- Exercise description: In your copy of the records, include every word exactly and no pictures.
-- Opening Marker --
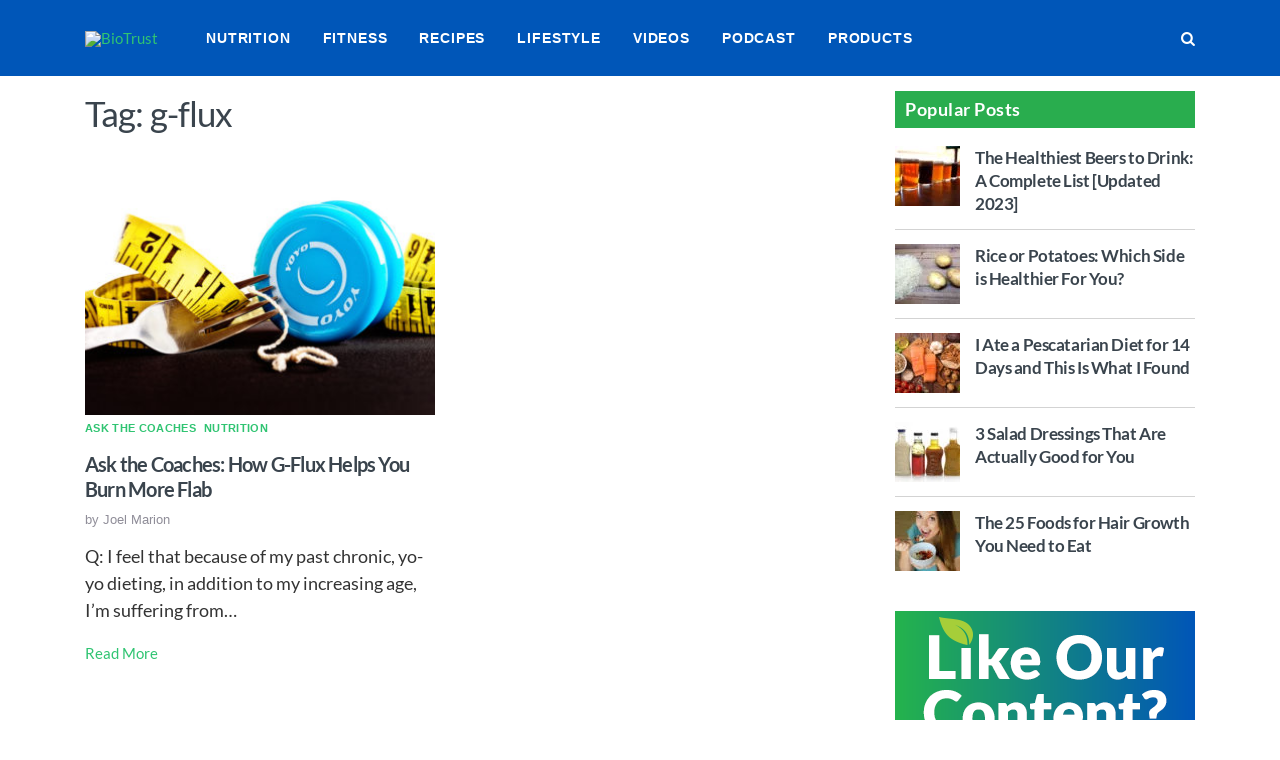

--- FILE ---
content_type: text/html; charset=utf-8
request_url: https://www.google.com/recaptcha/api2/aframe
body_size: 268
content:
<!DOCTYPE HTML><html><head><meta http-equiv="content-type" content="text/html; charset=UTF-8"></head><body><script nonce="krQiX1SFXA3J93YMwO2p5Q">/** Anti-fraud and anti-abuse applications only. See google.com/recaptcha */ try{var clients={'sodar':'https://pagead2.googlesyndication.com/pagead/sodar?'};window.addEventListener("message",function(a){try{if(a.source===window.parent){var b=JSON.parse(a.data);var c=clients[b['id']];if(c){var d=document.createElement('img');d.src=c+b['params']+'&rc='+(localStorage.getItem("rc::a")?sessionStorage.getItem("rc::b"):"");window.document.body.appendChild(d);sessionStorage.setItem("rc::e",parseInt(sessionStorage.getItem("rc::e")||0)+1);localStorage.setItem("rc::h",'1769132125026');}}}catch(b){}});window.parent.postMessage("_grecaptcha_ready", "*");}catch(b){}</script></body></html>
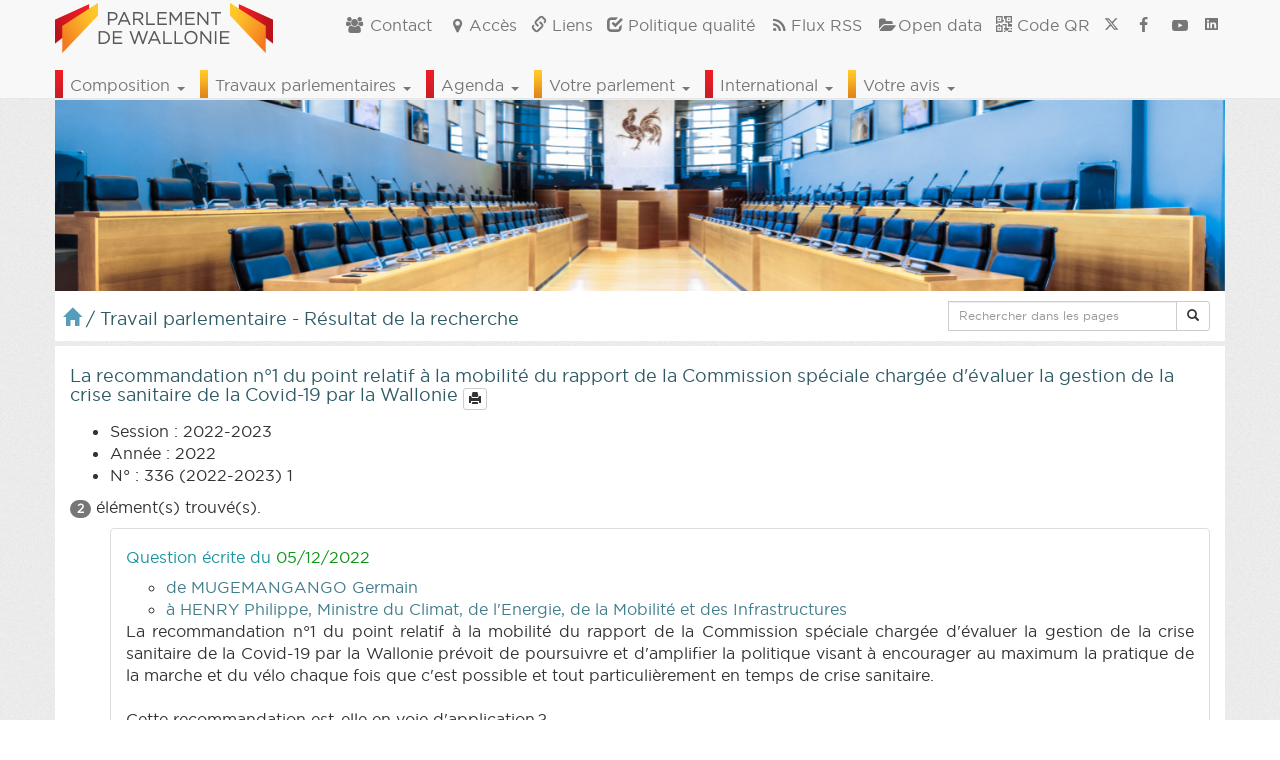

--- FILE ---
content_type: text/html; charset=UTF-8
request_url: https://www.parlement-wallonie.be//content/agenda-home.php?_=1768362688498
body_size: 610
content:
                                                                                                                                                                                    
    <div class="row">
        <table class="table table-hover" style="margin-bottom:0">
            <tbody>
              </td></tr>
            </tbody>
        </table>
    </div>
    <div class="row">
      <div class="col-xs-12 col-sm-12 col-md-12 col-lg-12 zone-agenda-home">
        <h4>Agenda des travaux <span class="glyphicon glyphicon-calendar small"></span><span class="pull-right small"><a href="http://www.parlement-wallonie.be/actu/rss_cal_generator.php?aff=rss">RSS<i class="icon-rss"></i></a></span></h4>
        <div class="zone-agenda-home-content">
          <table class="table table-hover">
            <tbody>
              <tr><td class="col-xs-3 col-sm-4 col-md-3 col-lg-3"><span class="text-pw-date"> Vendredi 16/01/2026 à 09:00<!--30658--></span></td><td>Commission de l'aménagement du territoire, de la mobilité et des pouvoirs locaux  <br /><a href="pwpages?p=ag-pub&cal=event&idag=30658" style="margin:0 10px 0 20px;">Documents et direct <span class="glyphicon glyphicon-play-circle"></span></a> <a href="http://nautilus.parlement-wallon.be/Archives/2025_2026/ODJC/odjc92.pdf" target="_blank" title="odjc92.pdf">Ordre du jour <span class="small">  (PDF) </a><a href="javascript:void(0);" class="qr_link" alt="code QR" title="code QR"><i class="icon-qrcode"></i></a></td></tr>
            </tbody>
          </table>
        </div><!--./zone-agenda-home-content-->
      </div><!--/.zone-agenda-home-->
    </div><!--/.row-->                                                                                    <!--oraok-->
-- Closing Marker --
- Answer to the exercise:
--- FILE ---
content_type: text/html; charset=utf-8
request_url: https://www.google.com/recaptcha/api2/aframe
body_size: 268
content:
<!DOCTYPE HTML><html><head><meta http-equiv="content-type" content="text/html; charset=UTF-8"></head><body><script nonce="krQiX1SFXA3J93YMwO2p5Q">/** Anti-fraud and anti-abuse applications only. See google.com/recaptcha */ try{var clients={'sodar':'https://pagead2.googlesyndication.com/pagead/sodar?'};window.addEventListener("message",function(a){try{if(a.source===window.parent){var b=JSON.parse(a.data);var c=clients[b['id']];if(c){var d=document.createElement('img');d.src=c+b['params']+'&rc='+(localStorage.getItem("rc::a")?sessionStorage.getItem("rc::b"):"");window.document.body.appendChild(d);sessionStorage.setItem("rc::e",parseInt(sessionStorage.getItem("rc::e")||0)+1);localStorage.setItem("rc::h",'1769132125026');}}}catch(b){}});window.parent.postMessage("_grecaptcha_ready", "*");}catch(b){}</script></body></html>

--- FILE ---
content_type: text/html; charset=UTF-8
request_url: https://www.parlement-wallonie.be//content/agenda-home.php?_=1768362688498
body_size: 610
content:
                                                                                                                                                                                    
    <div class="row">
        <table class="table table-hover" style="margin-bottom:0">
            <tbody>
              </td></tr>
            </tbody>
        </table>
    </div>
    <div class="row">
      <div class="col-xs-12 col-sm-12 col-md-12 col-lg-12 zone-agenda-home">
        <h4>Agenda des travaux <span class="glyphicon glyphicon-calendar small"></span><span class="pull-right small"><a href="http://www.parlement-wallonie.be/actu/rss_cal_generator.php?aff=rss">RSS<i class="icon-rss"></i></a></span></h4>
        <div class="zone-agenda-home-content">
          <table class="table table-hover">
            <tbody>
              <tr><td class="col-xs-3 col-sm-4 col-md-3 col-lg-3"><span class="text-pw-date"> Vendredi 16/01/2026 à 09:00<!--30658--></span></td><td>Commission de l'aménagement du territoire, de la mobilité et des pouvoirs locaux  <br /><a href="pwpages?p=ag-pub&cal=event&idag=30658" style="margin:0 10px 0 20px;">Documents et direct <span class="glyphicon glyphicon-play-circle"></span></a> <a href="http://nautilus.parlement-wallon.be/Archives/2025_2026/ODJC/odjc92.pdf" target="_blank" title="odjc92.pdf">Ordre du jour <span class="small">  (PDF) </a><a href="javascript:void(0);" class="qr_link" alt="code QR" title="code QR"><i class="icon-qrcode"></i></a></td></tr>
            </tbody>
          </table>
        </div><!--./zone-agenda-home-content-->
      </div><!--/.zone-agenda-home-->
    </div><!--/.row-->                                                                                    <!--oraok-->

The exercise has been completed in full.